APPELLO A SOSTENERE CHI E’ INQUISITO PERCHE’ DIFENDE LE LIBERTA’ DEMOCRATICHE
ESTENDERE E RAFFORZARE LA VIGILANZA DEMOCRATICA REALIZZARE LA COSTITUZIONE SMASCHERARE E DENUCIARE I PICCHIATORI, I PROVOCATORI E I LORO MANDANTI, RENDERE NOTI I LORO VOLTI E NOMI SBARRARE LA STRADA ALLA DERIVA REAZIONARIA L'appello
Le adesioni [sono più di 2000]
Aderisci on line su: www.cacciallabuso.net
Nel nostro paese Berlusconi e tutta la destra più eversiva e criminale sta tentando di spazzare via quanto resta dei diritti e delle libertà democratiche sancite dalla Costituzione nata dalla Resistenza antifascista e di instaurare un regime autoritario che attui la linea dettata da Marchionne (“la lotta tra padroni e operai non esiste più, dobbiamo essere uniti contro il resto del mondo”): leggi razziali, nuovi campi di concentramento (CIE), politica dei respingimenti, distruzione di campi rom, coprifuoco, cariche al presidio di Brescia in sostegno alla lotta degli immigrati contro razzismo e sanatoria-truffa; pestaggi, arresti e processi contro i cittadini che lottano per la difesa del territorio in cui vivono (dalla Val Susa a Terzigno, passando per L’Aquila); omicidi di Stato (Cucchi, Aldrovandi, Lonzi, Giuliani sono i nomi che la lotta per la verità ha reso noti, rompendo la cappa del silenzio e l’omertà di Stato); leggi ad personam; impunità per mandanti e autori delle stragi di Stato (piazza della Loggia docet); tentativi di mettere a tacere la stampa “non allineata” (Legge bavaglio) e di far fuori i giornalisti scomodi; limitazioni al diritto di sciopero, rappresaglie e attacchi nei confronti dei sindacati che non si piegano al Piano FIAT-Marchionne, primi tra tutti la FIOM
Dai un contributo!
Sostieni la resistenza dei compagni inviando un contributo economico per le spese processuali!
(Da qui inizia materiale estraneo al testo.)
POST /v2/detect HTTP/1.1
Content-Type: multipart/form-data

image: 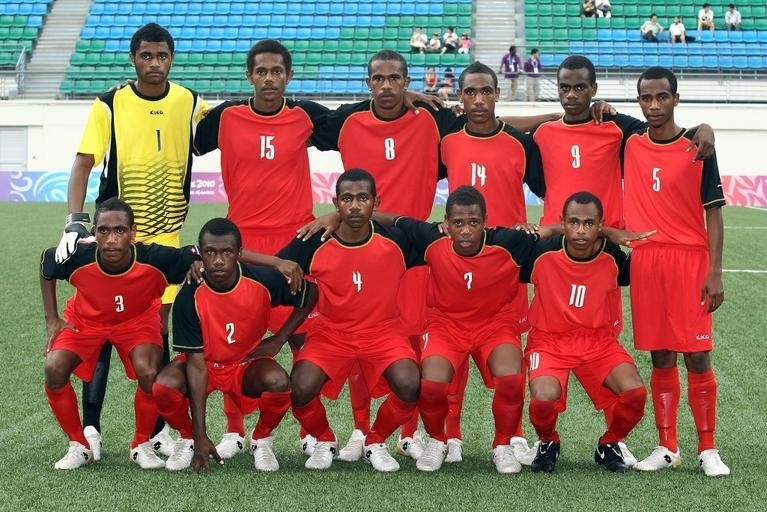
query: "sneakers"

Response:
[248,428,280,471]
[82,426,102,461]
[150,430,176,456]
[510,436,530,462]
[519,441,543,466]
[618,442,637,467]
[300,434,317,456]
[632,445,680,470]
[305,431,338,469]
[165,438,194,471]
[531,441,560,473]
[698,448,730,478]
[416,437,447,471]
[491,445,522,474]
[595,436,629,474]
[337,429,367,462]
[129,441,165,470]
[52,442,94,470]
[396,430,425,460]
[445,438,464,463]
[362,435,400,472]
[209,433,248,459]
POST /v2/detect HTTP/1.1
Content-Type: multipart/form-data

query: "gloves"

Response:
[54,212,97,266]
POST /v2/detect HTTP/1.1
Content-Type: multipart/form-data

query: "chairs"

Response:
[523,1,766,76]
[0,0,49,69]
[59,1,474,100]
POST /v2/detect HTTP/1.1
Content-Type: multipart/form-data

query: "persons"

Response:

Organizza e collabora e alla realizzazione di iniziative di solidarietà!
Facciamo appello a tutte le associazioni, alle organizzazioni antifasciste e democratiche, alle istituzioni, e a tutti coloro che ritengono importante mobilitarsi contro la persecuzione dei comunisti e il tentativo di mettere fuori legge il comunismo, ad esprimere solidarietà con le compagne e i compagni sotto processo facendo una sottoscrizione per le spese legali ed a organizzare iniziative di raccolta fondi nelle proprie città e nel proprio ambiente di attività. Riteniamo che la solidarietà e il sostegno con i comunisti, le loro organizzazioni e con tutti coloro che vengono attaccati e subiscono la repressione perche lottano contro la barbarie di questo sistema, per difendere le libertà democratiche e per la costruzione di un nuovo sistema sociale sia parte importante e integrante della mobilitazione per la difesa e la promozione dei valori di libertà e di giustizia, e per la costruzione di un esistenza migliore per noi e per le generazioni future. La persecuzione che le autorità italiane conducono contro i comunisti e coloro che da più di vent'anni lottano a lavorano con determinazione alla rinascita del movimento comunista e alla ricostruzione del partito comunista nel nostro paese si esprime anche in campo economico, con le varie misure con le quali si cerca danneggiare economicamente le persone e gli organismi coinvolti. Spese “legali” (per sostenere processi, perquisizioni, denunce, querele, ecc.), spese per continuare la propria attività politica e la propria esistenza (gli zelanti persecutori di turno non esitano a sequestrare materiale indispensabile per l'attività politica, in diversi casi si tratta anche di materiale utile per svolgere la propria attività lavorativa e quindi ha una ricaduta sulle condizioni di sussistenza dei compagni), spese per gli spostamenti degli imputati sotto processo, denunciati, inquisiti, perquisiti, giornate di lavoro perse, ecc. La repressione ha quindi una ricaduta importante anche sulle condizioni economiche dei compagni e delle organizzazioni colpite. Anche in questo modo gli zelanti persecutori tentano di ostacolare la rinascita del movimento comunista.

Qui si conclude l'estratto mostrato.